▸ **Problem to work on**
The line holding "phylum: Chordata" and all lines that follow it to the end of the data: return these exactly, and nothing more.

-.-.-

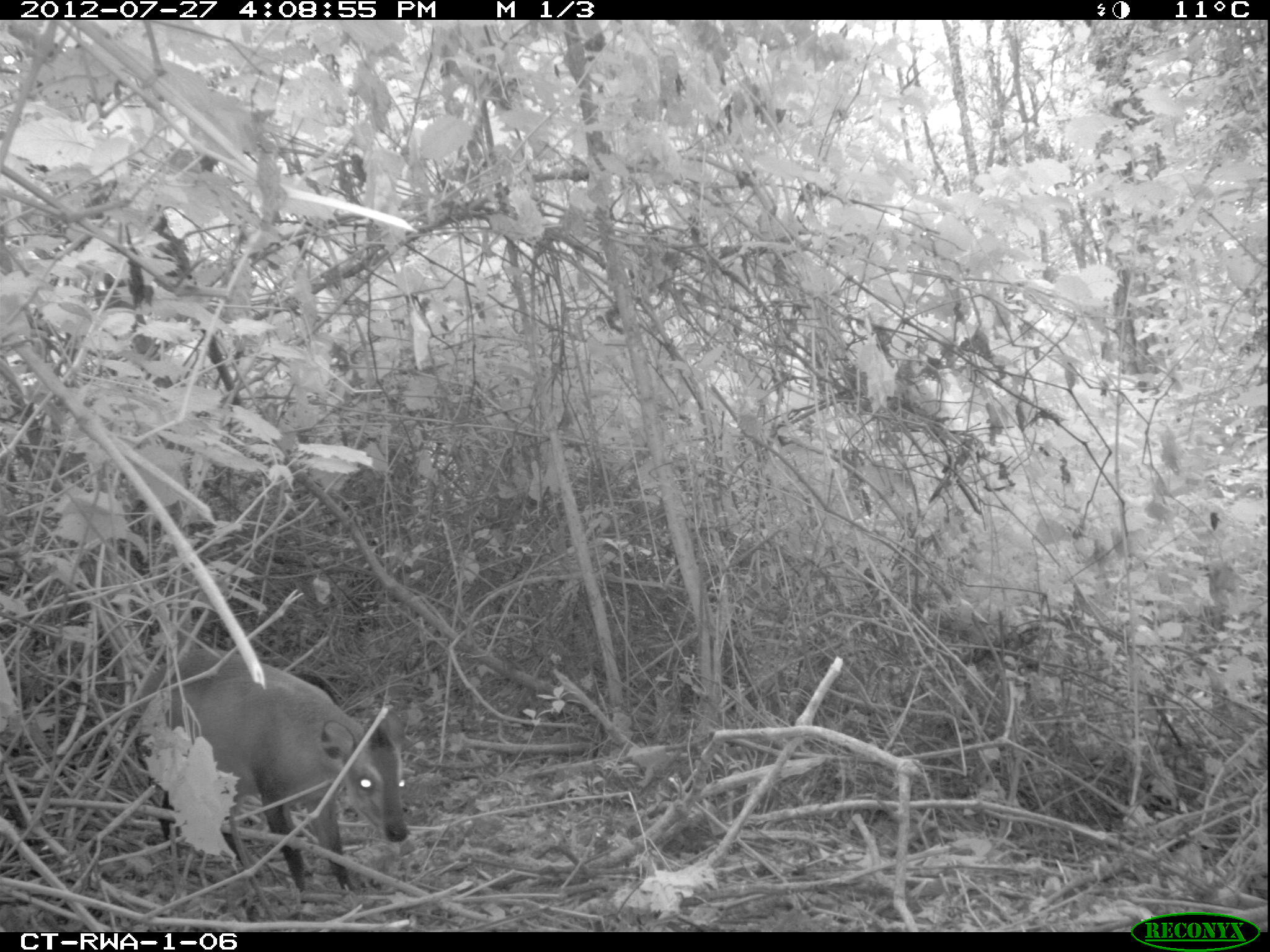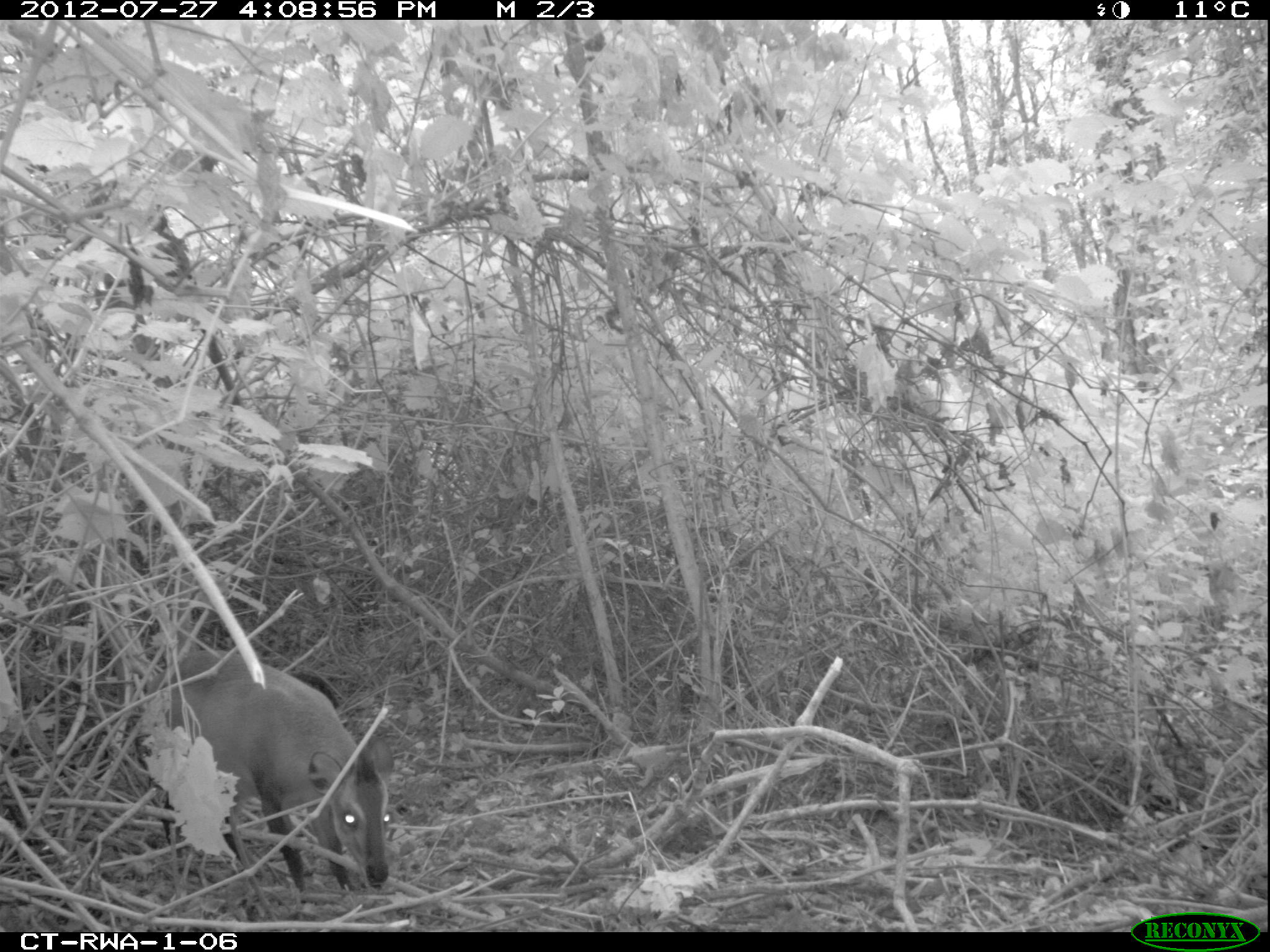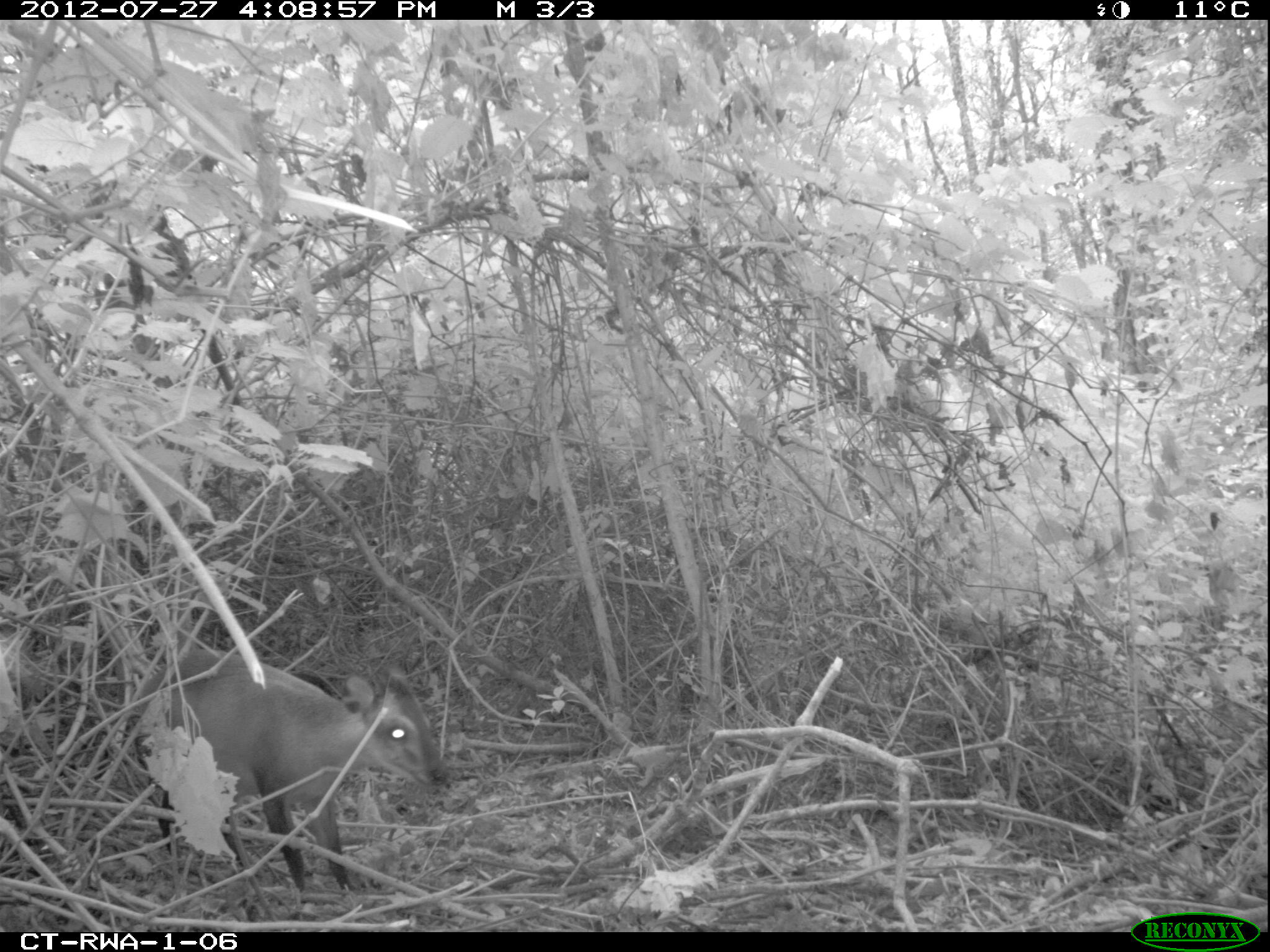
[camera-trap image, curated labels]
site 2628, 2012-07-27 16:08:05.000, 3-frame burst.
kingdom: Animalia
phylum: Chordata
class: Mammalia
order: Artiodactyla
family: Bovidae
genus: Cephalophus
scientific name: Cephalophus nigrifrons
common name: black-fronted duiker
Cephalophus nigrifrons (black-fronted duiker), count 1.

-.-.-

▸ **Response box**
phylum: Chordata
class: Mammalia
order: Artiodactyla
family: Bovidae
genus: Cephalophus
scientific name: Cephalophus nigrifrons
common name: black-fronted duiker
Cephalophus nigrifrons (black-fronted duiker), count 1.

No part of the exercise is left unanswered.